The news that both Darren England and Dan Cook, the VAR and assistant VAR now stood down after the loss of concentration that led to Díaz’s goal being disallowed on Saturday, were part of a match officiating team in charge of a league game in the United Arab Emirates on Thursday asks further discomfiting questions of Webb. Is it really necessary for his team to go on flesh-pressing foreign exchange trips?
Where previous generations knew the likes of Lester Shapter and Roger Milford only for their gait, shocks of grey hair and the vague notion they were Corinthian types, the ex-referee can now sit in the pundit’s chair. Every Monday, the implacable Dermot Gallagher fields an hour or so of gentle questioning from the Sky Sports News team on the weekend’s decisions. Peter Walton, discontinued once BT Sport became TNT, became notorious for indecision and going along with whatever the officials actually working the game came up with.
Dean, meanwhile, has become a centrepiece of post-Jeff Stelling Soccer Saturday, constantly quizzed on decisions by his ex-footballer fellow panellists, the majority of whom carry the suspicion of officialdom rife in playing circles.

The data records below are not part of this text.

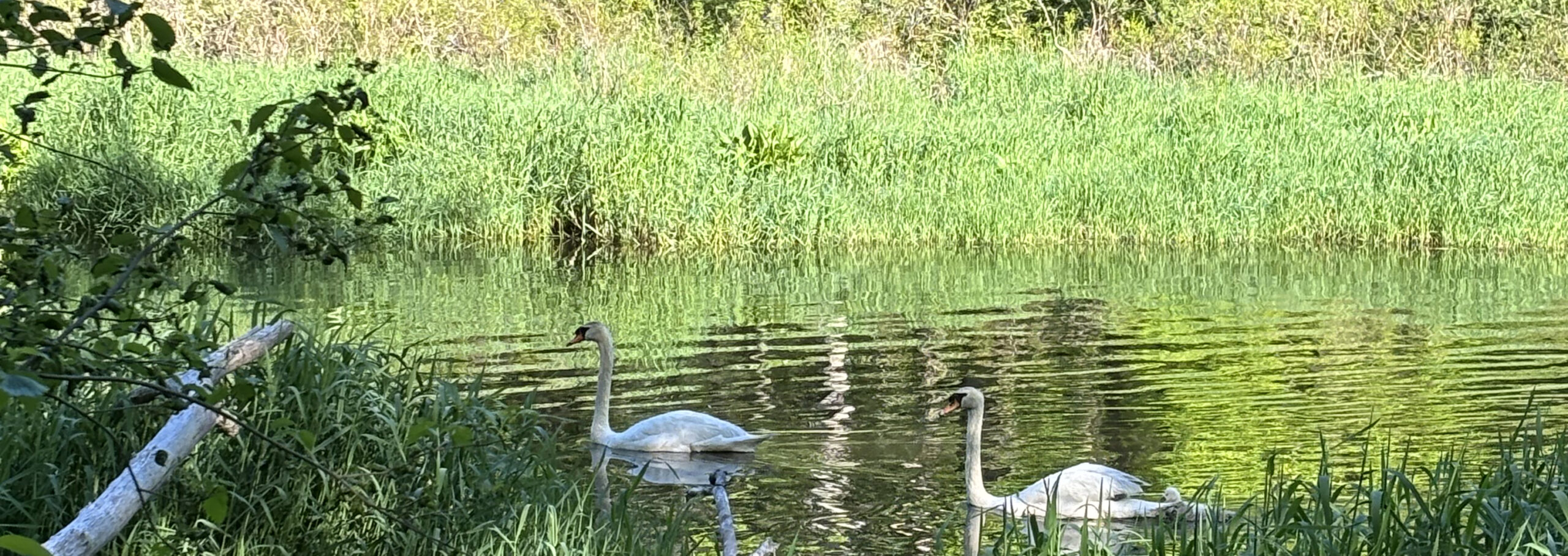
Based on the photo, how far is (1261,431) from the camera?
9.32 m

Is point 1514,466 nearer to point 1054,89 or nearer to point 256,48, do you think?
point 1054,89

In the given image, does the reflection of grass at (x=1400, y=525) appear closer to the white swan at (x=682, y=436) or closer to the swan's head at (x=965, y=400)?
the swan's head at (x=965, y=400)

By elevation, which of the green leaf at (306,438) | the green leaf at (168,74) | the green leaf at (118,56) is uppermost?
the green leaf at (118,56)

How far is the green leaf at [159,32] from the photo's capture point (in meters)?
3.20

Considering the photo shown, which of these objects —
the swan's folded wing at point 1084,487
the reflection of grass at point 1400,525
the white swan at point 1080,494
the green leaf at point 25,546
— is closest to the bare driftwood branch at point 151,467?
the green leaf at point 25,546

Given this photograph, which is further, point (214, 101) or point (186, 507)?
point (214, 101)

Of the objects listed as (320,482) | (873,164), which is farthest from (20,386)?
(873,164)

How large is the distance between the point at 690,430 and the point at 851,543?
213 cm

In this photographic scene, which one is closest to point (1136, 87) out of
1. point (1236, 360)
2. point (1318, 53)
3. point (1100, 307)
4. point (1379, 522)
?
point (1318, 53)

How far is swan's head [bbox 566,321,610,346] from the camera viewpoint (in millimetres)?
9953

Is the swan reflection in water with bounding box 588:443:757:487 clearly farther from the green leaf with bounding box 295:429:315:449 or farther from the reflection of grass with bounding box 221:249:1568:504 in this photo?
the green leaf with bounding box 295:429:315:449

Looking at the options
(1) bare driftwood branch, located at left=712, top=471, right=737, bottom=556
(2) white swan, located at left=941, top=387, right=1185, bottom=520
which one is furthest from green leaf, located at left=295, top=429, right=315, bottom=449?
(2) white swan, located at left=941, top=387, right=1185, bottom=520

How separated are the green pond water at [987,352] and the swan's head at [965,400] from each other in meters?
0.30

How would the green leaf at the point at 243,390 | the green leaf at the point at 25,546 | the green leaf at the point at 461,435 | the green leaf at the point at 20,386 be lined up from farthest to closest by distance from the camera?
the green leaf at the point at 461,435 → the green leaf at the point at 243,390 → the green leaf at the point at 20,386 → the green leaf at the point at 25,546
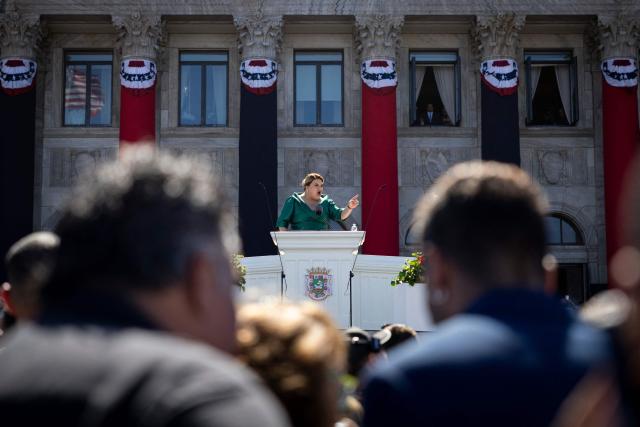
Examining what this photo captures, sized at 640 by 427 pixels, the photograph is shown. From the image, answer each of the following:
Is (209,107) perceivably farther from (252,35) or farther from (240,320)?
(240,320)

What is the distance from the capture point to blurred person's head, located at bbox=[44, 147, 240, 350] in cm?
171

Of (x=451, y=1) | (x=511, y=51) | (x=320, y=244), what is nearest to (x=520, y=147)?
(x=511, y=51)

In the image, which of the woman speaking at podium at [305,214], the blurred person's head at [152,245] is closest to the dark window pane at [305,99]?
the woman speaking at podium at [305,214]

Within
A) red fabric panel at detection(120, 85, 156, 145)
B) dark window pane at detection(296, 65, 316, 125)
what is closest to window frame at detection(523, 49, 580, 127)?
dark window pane at detection(296, 65, 316, 125)

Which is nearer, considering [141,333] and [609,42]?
[141,333]

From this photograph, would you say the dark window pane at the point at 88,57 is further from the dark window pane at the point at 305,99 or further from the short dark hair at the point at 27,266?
the short dark hair at the point at 27,266

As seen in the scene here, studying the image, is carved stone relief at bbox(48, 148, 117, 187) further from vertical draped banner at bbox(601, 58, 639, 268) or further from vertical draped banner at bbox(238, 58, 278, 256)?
vertical draped banner at bbox(601, 58, 639, 268)

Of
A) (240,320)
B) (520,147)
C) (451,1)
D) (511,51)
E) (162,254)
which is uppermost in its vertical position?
(451,1)

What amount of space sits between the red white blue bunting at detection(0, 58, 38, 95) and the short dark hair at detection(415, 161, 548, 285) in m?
23.1

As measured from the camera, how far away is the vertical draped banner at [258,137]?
2331 centimetres

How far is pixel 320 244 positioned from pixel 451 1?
1325cm

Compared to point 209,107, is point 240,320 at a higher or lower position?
lower

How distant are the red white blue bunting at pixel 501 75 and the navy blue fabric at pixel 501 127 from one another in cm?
16

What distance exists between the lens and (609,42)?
24.2 m
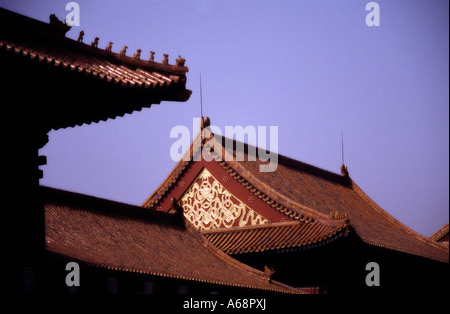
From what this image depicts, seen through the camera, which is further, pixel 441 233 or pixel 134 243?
pixel 441 233

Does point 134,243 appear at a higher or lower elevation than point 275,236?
higher

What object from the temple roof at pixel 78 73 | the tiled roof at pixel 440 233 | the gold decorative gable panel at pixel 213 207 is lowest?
the tiled roof at pixel 440 233

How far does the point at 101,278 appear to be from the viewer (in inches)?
409

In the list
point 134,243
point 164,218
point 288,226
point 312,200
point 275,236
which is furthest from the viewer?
point 312,200

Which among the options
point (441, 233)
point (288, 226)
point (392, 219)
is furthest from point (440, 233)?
point (288, 226)

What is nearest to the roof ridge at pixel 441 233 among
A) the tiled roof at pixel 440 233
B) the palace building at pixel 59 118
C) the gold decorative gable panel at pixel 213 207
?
the tiled roof at pixel 440 233

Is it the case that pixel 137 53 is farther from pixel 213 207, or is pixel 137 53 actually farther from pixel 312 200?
pixel 312 200

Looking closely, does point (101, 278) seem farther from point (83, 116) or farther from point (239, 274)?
point (239, 274)

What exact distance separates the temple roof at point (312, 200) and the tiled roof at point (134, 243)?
258cm

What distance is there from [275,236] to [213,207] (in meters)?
2.54

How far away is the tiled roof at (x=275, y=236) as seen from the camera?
1664cm

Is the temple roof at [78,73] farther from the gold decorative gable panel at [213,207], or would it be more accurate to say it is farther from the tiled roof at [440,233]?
the tiled roof at [440,233]

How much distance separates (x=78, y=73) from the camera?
877cm
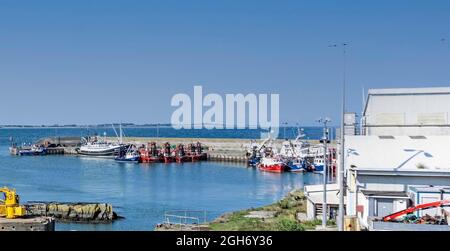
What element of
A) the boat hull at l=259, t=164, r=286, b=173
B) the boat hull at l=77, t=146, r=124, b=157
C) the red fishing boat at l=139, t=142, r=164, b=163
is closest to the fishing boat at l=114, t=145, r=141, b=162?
the red fishing boat at l=139, t=142, r=164, b=163

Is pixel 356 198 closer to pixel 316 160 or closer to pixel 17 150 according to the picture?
pixel 316 160

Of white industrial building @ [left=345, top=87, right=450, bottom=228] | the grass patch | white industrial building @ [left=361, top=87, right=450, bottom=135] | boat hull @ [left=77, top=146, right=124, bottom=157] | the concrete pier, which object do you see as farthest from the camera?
boat hull @ [left=77, top=146, right=124, bottom=157]

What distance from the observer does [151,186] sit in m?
13.5

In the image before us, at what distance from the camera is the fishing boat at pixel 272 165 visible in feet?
58.5

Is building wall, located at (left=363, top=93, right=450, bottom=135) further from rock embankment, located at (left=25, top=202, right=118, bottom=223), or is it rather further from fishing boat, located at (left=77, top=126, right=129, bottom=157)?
fishing boat, located at (left=77, top=126, right=129, bottom=157)

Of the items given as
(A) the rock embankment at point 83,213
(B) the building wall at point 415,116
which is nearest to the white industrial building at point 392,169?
(B) the building wall at point 415,116

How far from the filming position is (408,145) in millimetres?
3266

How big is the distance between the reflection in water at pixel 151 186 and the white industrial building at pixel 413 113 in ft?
13.2

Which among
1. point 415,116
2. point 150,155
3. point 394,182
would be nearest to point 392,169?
point 394,182

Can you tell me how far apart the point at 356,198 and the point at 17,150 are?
2418cm

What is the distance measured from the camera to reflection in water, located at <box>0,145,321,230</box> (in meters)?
9.31

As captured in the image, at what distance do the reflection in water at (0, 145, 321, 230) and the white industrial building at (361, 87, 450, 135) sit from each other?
4.03m

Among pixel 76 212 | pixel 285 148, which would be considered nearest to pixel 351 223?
pixel 76 212

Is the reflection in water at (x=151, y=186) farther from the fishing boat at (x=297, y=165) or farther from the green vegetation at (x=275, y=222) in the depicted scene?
the green vegetation at (x=275, y=222)
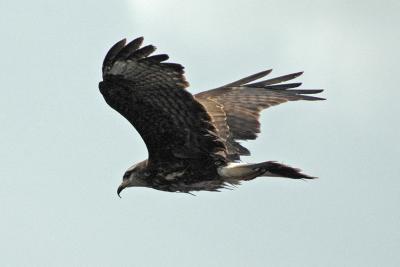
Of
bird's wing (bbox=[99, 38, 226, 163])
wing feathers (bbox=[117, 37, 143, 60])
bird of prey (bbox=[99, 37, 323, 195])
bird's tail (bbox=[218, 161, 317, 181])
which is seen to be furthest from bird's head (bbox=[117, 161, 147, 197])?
wing feathers (bbox=[117, 37, 143, 60])

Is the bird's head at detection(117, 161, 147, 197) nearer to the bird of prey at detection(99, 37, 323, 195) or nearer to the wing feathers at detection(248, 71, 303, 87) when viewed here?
the bird of prey at detection(99, 37, 323, 195)

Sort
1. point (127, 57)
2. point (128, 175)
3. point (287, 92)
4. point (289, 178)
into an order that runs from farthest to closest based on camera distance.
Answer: point (287, 92)
point (128, 175)
point (289, 178)
point (127, 57)

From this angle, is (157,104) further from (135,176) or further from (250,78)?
(250,78)

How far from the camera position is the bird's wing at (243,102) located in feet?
54.9

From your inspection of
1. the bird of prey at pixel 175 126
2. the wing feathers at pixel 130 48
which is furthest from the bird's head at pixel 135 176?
the wing feathers at pixel 130 48

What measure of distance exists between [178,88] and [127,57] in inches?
30.9

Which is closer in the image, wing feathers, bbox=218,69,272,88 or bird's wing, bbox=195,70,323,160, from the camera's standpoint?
bird's wing, bbox=195,70,323,160

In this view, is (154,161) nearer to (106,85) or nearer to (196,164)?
(196,164)

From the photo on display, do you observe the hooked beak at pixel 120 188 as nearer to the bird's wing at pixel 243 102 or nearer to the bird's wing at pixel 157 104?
the bird's wing at pixel 157 104

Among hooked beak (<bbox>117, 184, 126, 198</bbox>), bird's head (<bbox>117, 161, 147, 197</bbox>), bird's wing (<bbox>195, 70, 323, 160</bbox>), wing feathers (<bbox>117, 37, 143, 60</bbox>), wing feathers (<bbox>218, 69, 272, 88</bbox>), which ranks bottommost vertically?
hooked beak (<bbox>117, 184, 126, 198</bbox>)

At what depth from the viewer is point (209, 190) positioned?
15742 mm

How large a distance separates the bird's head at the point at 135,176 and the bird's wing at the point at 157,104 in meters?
0.32

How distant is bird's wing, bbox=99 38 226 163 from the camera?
46.1 ft

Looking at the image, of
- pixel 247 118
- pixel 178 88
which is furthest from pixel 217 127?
pixel 178 88
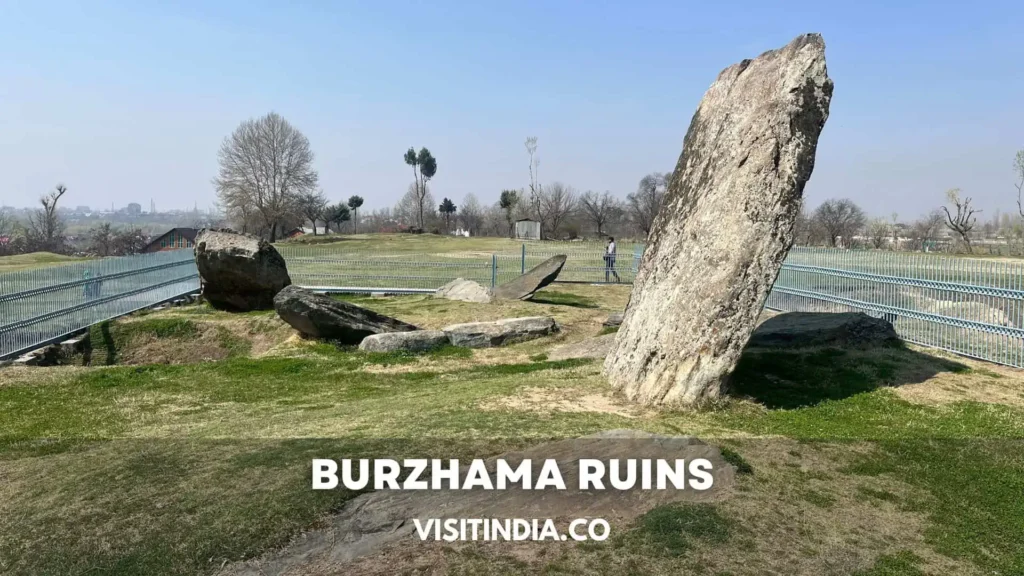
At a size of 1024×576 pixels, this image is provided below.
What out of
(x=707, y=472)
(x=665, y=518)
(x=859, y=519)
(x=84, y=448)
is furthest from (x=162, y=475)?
(x=859, y=519)

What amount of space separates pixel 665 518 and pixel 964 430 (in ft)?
14.4

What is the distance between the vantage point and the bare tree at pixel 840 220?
5714cm

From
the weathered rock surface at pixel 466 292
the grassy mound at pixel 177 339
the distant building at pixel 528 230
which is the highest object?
the distant building at pixel 528 230

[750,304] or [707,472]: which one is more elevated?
[750,304]

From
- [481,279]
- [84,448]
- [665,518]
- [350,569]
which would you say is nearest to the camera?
[350,569]

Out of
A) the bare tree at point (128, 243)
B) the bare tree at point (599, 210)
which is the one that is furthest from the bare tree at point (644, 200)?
the bare tree at point (128, 243)

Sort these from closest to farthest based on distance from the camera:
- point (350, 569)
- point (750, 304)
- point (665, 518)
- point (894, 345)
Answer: point (350, 569)
point (665, 518)
point (750, 304)
point (894, 345)

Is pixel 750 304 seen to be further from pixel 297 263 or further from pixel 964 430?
pixel 297 263

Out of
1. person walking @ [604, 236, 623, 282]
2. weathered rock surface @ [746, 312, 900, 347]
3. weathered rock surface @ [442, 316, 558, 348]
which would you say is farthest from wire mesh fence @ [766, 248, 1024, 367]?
person walking @ [604, 236, 623, 282]

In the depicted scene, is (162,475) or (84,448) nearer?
(162,475)

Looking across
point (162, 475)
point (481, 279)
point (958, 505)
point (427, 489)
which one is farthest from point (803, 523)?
point (481, 279)

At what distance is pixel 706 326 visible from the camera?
7871mm

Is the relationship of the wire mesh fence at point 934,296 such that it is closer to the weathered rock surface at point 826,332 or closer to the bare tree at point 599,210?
the weathered rock surface at point 826,332

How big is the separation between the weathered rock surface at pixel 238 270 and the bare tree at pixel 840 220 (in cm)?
4708
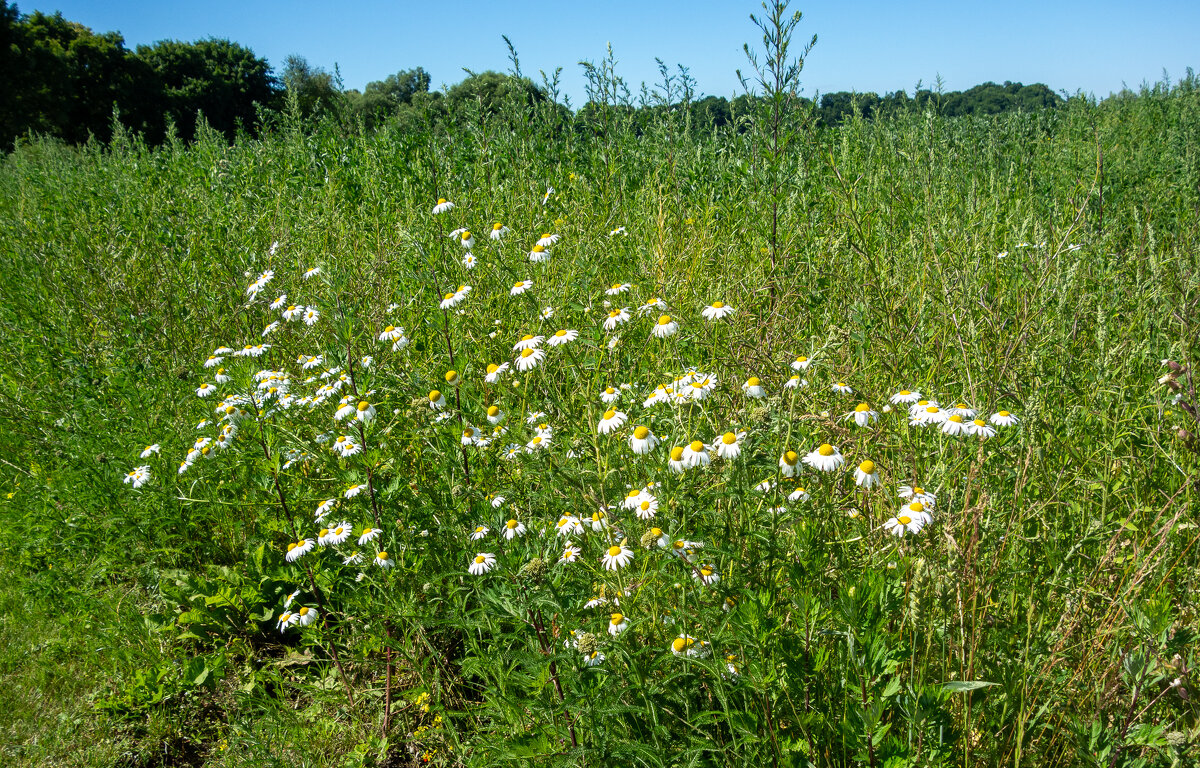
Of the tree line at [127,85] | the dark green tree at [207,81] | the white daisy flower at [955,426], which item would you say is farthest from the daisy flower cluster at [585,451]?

For managers and players, refereeing is the eternal get-out, a scapegoat for poor performances and bad results. Fans, too.
While its advocates argue that the percentage of correct decisions has risen significantly, VAR’s ultra-high definition has chiefly highlighted that most calls are subjective, a matter of opinion. Before the Díaz outrage, social media was already aflame with discussions of Curtis Jones’s dismissal for a high tackle on Yves Bissouma. To get the Liverpool midfielder sent off, it was argued, slow motion had converted a yellow card offence to a red. To the dossiers on the Greater Manchester origins of Webb’s merry band of refs could be added the speed of cameras as an explanation for decisions going against Liverpool.
English football has never suffered the refereeing scandals of Spain, Italy or Germany. Beyond the bellyaching, the acceptance that a referee’s decision is final was once almost sacrosanct. The greatest damage the repeated failings of PGMOL and its mismanagement of VAR can wreak is to fuel the conspiracies that dark forces may be at large.